# DiskVectorIndex - Ultra-Low Memory Vector Search on Large Dataset
Indexing large datasets (100M+ embeddings) requires a lot of memory in most vector databases: For 100M documents/embeddings, most vector databases require about **500GB of memory**, driving the cost for your servers accordingly high.
This repository offers methods to be able to search on very large datasets (100M+) with just **300MB of memory**, making semantic search on such large datasets suitable for the Memory-Poor developers.
We provide various pre-build indices, that can be used to semantic search and powering your RAG applications.
## Pre-Build Indices
Below you find different pre-build indices. The embeddings are downloaded at the first call, the size is specified under Index Size. Most of the embeddings are memory mapped from disk, e.g. for the `Cohere/trec-rag-2024-index` corpus you need 15 GB of disk, but just 380 MB of memory to load the index.
------------------------------
Work to complete >>
• a. Please copy the DiskVectorIndex page starting with "# DiskVectorIndex - Ultra-Low" and going on through "servers accordingly high.", renaming "embeddings" to "vectors" everywhere it occurs.
• b. According to the DiskVectorIndex page, how much memory does loading the index for the `Cohere/trec-rag-2024-index` corpus take?
• c. List every amount of memory or disk space, stated in GB or MB, that the DiskVectorIndex page gives.
The listing after this is separate material, unrelated to the DiskVectorIndex page.

Given material >>
------------------------------
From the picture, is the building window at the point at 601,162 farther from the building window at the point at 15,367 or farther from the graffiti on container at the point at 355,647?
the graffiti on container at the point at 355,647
------------------------------
Solutions in order >>
• a.
# DiskVectorIndex - Ultra-Low Memory Vector Search on Large Dataset
Indexing large datasets (100M+ vectors) requires a lot of memory in most vector databases: For 100M documents/vectors, most vector databases require about **500GB of memory**, driving the cost for your servers accordingly high.

• b. 380 MB

• c.
500GB of memory
300MB of memory
15 GB of disk
380 MB of memory